D6: Practical Usability (15 points)

Can an agent be expected to act on this skill effectively, based on design signals alone?

This dimension predicts usability from design indicators — decision trees, fallback coverage, code example completeness. It does NOT measure empirical usability. That is skill_tester's job. Note : if D4 scores below 5, D6 cannot exceed 8 — orphaned references directly cause usability failures.

| Score | Criteria | | ----- | -------------------------------------------------------------- | | 0-4 | Confusing, incomplete, or contradictory guidance | | 5-9 | Usable but with noticeable gaps | | 10-12 | Clear guidance for common cases | | 13-15 | Comprehensive: decision trees + fallbacks + edge cases covered |

Check for :

Decision trees : for multi-path scenarios, is there clear branching guidance?
Code examples : do they actually work, or are they broken pseudocode?
Fallbacks : what if the primary approach fails?
Edge cases : unusual but realistic scenarios covered?
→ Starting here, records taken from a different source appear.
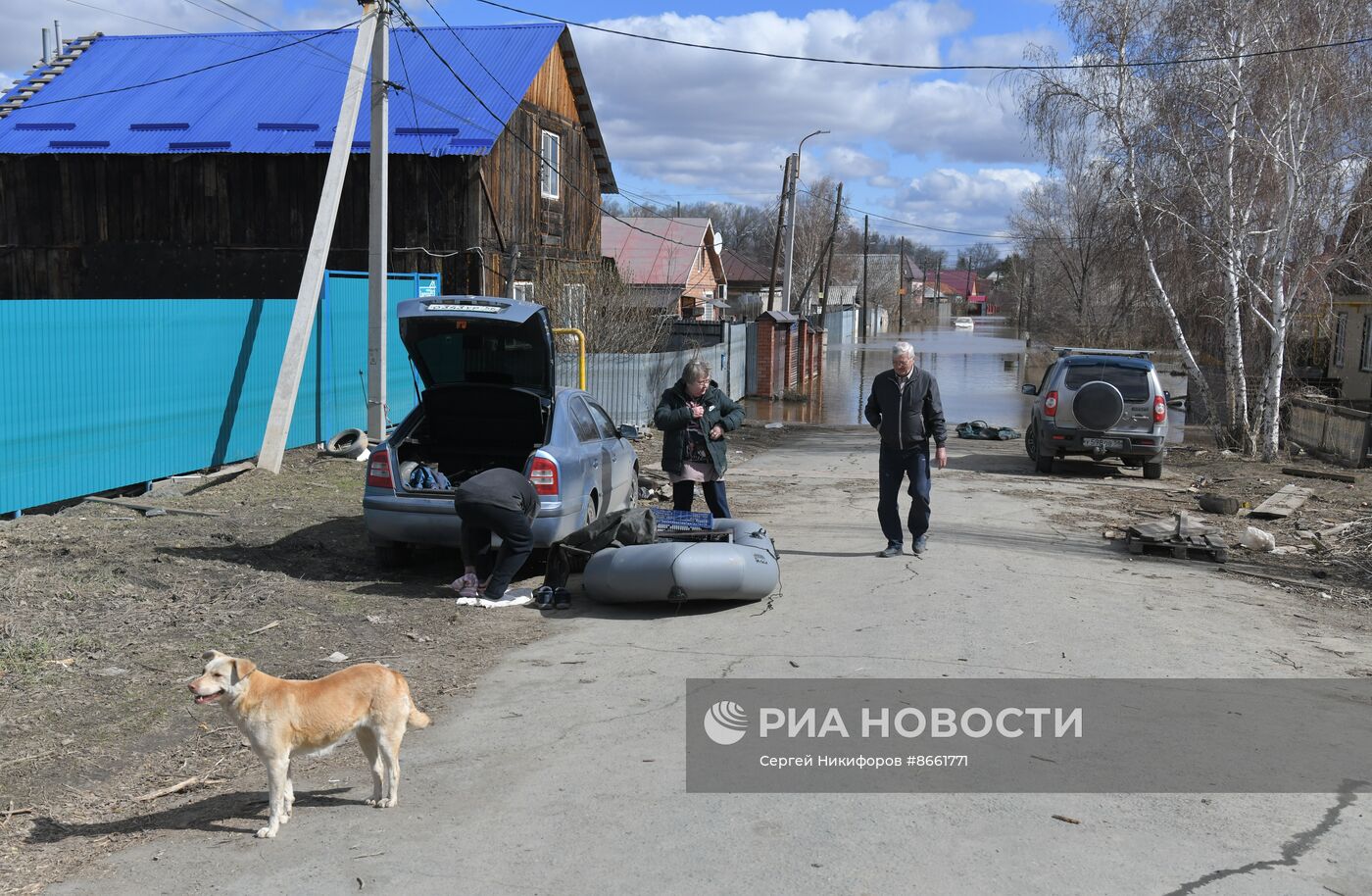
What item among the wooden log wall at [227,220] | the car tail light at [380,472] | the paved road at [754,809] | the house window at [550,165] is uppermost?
the house window at [550,165]

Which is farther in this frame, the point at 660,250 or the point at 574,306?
the point at 660,250

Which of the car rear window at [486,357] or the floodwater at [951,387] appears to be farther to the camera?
the floodwater at [951,387]

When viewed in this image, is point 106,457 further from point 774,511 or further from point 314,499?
point 774,511

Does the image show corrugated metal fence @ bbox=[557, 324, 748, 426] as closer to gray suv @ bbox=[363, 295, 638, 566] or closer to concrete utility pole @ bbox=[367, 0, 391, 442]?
concrete utility pole @ bbox=[367, 0, 391, 442]

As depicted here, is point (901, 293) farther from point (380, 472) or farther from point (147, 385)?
point (380, 472)

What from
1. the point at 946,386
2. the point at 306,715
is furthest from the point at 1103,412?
the point at 946,386

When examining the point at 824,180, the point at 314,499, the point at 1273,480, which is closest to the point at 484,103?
the point at 314,499

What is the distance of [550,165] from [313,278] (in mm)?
14492

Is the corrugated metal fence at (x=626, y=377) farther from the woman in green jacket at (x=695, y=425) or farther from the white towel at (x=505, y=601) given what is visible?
the white towel at (x=505, y=601)

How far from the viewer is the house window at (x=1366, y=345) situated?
30891 mm

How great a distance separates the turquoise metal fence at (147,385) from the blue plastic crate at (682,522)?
5.89 m

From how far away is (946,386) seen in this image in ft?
131

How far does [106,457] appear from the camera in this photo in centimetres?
1153

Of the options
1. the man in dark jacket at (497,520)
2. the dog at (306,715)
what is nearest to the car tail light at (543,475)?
the man in dark jacket at (497,520)
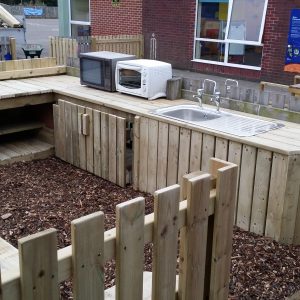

Good usability (decision tree + fallback):

| Task | Primary | Fallback | When |
|------|---------|----------|------|
| Read text | pdftotext | PyMuPDF | Need layout info |
| Extract tables | camelot-py | tabula-py | camelot fails |

Scanned PDF: pdftotext returns blank → use OCR first
Encrypted PDF: permission error → use PyMuPDF with password

Poor usability :

Use appropriate tools. Handle errors properly. Consider edge cases.

D7: Output Specification (10 points)

Does the skill define what success looks like? A skill that defines its outputs enables tight, reliable assertions.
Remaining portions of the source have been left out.